The Fourth Wave
Can the West’s uranium towns rise once more?
Note: this story is part of a package of articles in this issue about the West's resurgent uranium economy.
JEFFREY CITY, Wyoming — On a hot and windy day in July, the white steeple of the First Baptist Church rises like a bleached bone above the sagebrush, crumbled pavement and abandoned homes of Jeffrey City, Wyo. Thirty years ago, this town housed some 4,500 people, mostly uranium miners and their families. There was a bank, a bowling alley, two grocery stores and a library. Now it’s quiet, except for the wind and the trucks rushing by on Highway 287. The post office is locked and empty, the postmaster’s chair turned to the wall at mid-morning on a Monday. "Closed ’er down a few months back," says a man outside. "Got to get your mail in Rawlins or Riverton," both 60 miles away.
Public disdain for nuclear power, quirky government policy, and a global economy have not been kind to places like Jeffrey City, or Uravan, in Colorado, or Grants, N.M., uranium boomtowns that saw their final heyday in the ’70s. Nail by nail, events had all but sealed the coffin of the U.S. uranium industry.
But uranium prices are hitting $47 per pound now, six times the 2000 price and higher than the record set in 1978, when Jeffrey City was a bustling boomtown. Mines in Colorado and Utah that have been dormant for two decades or more are being revived (HCN, 6/13/05: Uranium miners go back underground). And in July, a Canadian/South African company, SXR Uranium One, bought up Wyoming mineral rights along with two of the four remaining licensed uranium mills in the U.S.: one located south of Jeffrey City, the other about 60 miles from Hanksville, Utah. It’s enough to give the folks who congregate at Jeffrey City’s Split Rock Bar and Café a reason to think that they might start seeing a few new faces. But history tends to keep hope at bay.
The economics of place
Uranium deposits are plentiful in Colorado, Utah, New Mexico and Wyoming, but the ore is relatively low-grade, containing only 0.04 to 0.23 percent uranium oxide; some Canadian deposits, like the McArthur River Mine in northern Saskatchewan, average over 20 percent. Furthermore, U.S. producers must compete with cheap labor in African mines, and with more efficient and stable multi-ore operations in Australia, such as the massive Olympic Dam Mine, which yields not only uranium, but also copper, silver, and gold.

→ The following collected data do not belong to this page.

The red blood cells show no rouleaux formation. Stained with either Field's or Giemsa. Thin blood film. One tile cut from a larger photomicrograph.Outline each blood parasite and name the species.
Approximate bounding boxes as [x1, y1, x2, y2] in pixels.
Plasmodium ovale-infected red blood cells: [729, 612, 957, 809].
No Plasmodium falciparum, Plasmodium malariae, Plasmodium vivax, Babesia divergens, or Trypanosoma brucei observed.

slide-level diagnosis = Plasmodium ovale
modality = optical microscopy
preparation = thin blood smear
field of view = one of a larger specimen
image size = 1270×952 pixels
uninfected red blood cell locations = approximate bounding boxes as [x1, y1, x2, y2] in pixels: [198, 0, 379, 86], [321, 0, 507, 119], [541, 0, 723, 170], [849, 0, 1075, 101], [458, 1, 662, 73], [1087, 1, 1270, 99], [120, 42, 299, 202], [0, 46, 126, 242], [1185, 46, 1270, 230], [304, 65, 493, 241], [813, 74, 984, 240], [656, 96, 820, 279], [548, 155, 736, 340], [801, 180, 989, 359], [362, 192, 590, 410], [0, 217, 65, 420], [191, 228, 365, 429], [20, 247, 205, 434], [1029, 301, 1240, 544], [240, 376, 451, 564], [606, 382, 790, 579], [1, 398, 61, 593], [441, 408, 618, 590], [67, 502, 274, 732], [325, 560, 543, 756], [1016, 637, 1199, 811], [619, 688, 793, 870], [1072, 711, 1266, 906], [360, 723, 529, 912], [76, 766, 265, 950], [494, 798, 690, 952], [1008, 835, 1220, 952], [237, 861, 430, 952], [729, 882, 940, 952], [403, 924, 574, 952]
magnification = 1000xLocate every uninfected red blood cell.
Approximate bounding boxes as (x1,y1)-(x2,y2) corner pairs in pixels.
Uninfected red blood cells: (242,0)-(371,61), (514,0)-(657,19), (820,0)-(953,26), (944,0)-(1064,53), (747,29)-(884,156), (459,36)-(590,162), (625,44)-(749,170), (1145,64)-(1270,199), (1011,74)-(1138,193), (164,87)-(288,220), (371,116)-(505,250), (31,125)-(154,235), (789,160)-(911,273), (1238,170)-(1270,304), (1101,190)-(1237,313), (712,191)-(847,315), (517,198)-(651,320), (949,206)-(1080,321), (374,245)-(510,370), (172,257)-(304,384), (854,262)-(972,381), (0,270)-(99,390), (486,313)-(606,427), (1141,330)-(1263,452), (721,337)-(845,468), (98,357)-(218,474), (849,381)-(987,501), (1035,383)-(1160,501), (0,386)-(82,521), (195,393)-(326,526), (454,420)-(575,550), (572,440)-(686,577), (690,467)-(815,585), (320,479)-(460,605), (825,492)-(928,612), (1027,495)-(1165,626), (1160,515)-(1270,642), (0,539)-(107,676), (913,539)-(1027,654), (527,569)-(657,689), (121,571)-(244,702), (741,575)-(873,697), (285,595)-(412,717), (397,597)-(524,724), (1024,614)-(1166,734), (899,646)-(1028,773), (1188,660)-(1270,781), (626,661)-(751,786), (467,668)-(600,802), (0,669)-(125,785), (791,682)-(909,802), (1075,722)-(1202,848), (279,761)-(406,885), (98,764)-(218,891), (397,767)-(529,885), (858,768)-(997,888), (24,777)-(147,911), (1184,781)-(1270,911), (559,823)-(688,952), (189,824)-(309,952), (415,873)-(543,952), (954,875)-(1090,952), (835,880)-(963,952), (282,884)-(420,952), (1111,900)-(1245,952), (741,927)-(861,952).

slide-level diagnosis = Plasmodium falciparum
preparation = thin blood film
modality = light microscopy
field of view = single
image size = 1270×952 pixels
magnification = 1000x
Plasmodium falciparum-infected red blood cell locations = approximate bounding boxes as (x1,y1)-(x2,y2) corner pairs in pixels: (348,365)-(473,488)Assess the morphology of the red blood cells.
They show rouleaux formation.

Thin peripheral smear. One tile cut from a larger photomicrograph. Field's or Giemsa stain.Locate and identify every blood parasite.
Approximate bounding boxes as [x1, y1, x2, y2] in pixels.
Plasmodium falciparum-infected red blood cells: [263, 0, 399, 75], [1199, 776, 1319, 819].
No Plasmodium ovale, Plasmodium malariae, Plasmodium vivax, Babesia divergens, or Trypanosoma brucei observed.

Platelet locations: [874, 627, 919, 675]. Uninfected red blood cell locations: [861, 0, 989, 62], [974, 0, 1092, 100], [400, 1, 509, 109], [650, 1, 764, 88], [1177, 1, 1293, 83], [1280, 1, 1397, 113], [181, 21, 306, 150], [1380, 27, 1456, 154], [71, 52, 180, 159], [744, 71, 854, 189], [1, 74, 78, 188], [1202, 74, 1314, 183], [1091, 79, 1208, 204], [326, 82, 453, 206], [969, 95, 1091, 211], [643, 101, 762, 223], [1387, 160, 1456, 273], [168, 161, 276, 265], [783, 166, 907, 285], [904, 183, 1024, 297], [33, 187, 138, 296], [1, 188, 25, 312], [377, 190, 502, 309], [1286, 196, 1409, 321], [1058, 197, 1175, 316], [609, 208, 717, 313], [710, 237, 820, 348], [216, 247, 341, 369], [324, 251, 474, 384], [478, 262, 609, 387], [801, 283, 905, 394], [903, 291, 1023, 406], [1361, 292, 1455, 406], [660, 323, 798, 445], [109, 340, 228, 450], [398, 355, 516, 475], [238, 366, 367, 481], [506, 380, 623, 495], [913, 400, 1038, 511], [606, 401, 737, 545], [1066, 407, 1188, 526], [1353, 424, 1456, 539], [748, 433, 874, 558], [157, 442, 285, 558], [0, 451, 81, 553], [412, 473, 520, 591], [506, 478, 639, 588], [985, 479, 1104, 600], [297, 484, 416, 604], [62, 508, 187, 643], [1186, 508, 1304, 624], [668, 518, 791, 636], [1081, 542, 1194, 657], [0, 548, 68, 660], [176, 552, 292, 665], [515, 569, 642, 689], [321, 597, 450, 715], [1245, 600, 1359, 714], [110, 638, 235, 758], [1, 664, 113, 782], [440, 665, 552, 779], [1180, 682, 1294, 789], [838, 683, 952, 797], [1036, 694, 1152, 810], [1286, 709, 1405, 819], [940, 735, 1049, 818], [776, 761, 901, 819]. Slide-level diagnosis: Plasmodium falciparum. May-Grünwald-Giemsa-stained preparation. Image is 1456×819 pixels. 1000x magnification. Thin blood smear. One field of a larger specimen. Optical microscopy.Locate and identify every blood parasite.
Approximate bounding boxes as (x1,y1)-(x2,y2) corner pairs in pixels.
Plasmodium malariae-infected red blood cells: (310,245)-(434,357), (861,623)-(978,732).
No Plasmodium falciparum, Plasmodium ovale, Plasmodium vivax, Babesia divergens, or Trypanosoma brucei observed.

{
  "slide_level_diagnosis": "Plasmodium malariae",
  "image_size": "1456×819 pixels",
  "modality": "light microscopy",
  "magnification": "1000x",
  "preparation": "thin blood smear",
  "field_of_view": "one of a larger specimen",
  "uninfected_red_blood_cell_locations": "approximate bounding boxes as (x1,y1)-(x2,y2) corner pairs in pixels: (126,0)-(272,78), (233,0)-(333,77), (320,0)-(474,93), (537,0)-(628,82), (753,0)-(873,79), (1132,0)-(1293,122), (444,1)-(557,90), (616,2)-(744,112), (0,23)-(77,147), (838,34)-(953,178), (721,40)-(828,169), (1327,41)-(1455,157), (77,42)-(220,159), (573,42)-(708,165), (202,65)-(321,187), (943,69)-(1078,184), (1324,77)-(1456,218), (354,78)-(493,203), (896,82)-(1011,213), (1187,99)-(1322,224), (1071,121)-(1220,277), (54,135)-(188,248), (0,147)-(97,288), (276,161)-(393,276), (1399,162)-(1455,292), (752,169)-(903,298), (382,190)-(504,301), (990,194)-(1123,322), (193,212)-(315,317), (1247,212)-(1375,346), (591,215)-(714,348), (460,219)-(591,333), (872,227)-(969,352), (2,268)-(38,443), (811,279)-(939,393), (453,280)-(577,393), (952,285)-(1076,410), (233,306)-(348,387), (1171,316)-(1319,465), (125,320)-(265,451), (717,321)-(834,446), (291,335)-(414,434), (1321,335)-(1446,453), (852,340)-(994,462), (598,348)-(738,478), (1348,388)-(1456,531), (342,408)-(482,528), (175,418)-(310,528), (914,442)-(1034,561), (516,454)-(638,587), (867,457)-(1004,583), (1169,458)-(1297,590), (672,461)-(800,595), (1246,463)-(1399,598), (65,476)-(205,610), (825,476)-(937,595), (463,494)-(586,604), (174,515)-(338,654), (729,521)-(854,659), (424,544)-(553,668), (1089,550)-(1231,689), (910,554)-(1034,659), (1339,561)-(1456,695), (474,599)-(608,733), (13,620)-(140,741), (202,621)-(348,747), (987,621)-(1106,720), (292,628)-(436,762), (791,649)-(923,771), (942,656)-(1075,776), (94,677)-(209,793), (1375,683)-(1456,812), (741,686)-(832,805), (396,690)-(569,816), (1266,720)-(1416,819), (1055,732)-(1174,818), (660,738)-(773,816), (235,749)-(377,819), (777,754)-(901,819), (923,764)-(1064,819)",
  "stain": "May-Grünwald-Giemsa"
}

Only when other forces have overcome these disadvantages has the domestic industry prospered. In 1948, the government, uneasy about depending on foreign sources like the Belgian Congo for its atomic bomb materials, stepped in and put a floor on yellowcake prices. By guaranteeing a price and purchasing all uranium ore mined domestically, the Atomic Energy Commission spawned the Geiger counter frenzy that swept the West’s sandstone deserts and prompted the birth, in 1957, of Jeffrey City.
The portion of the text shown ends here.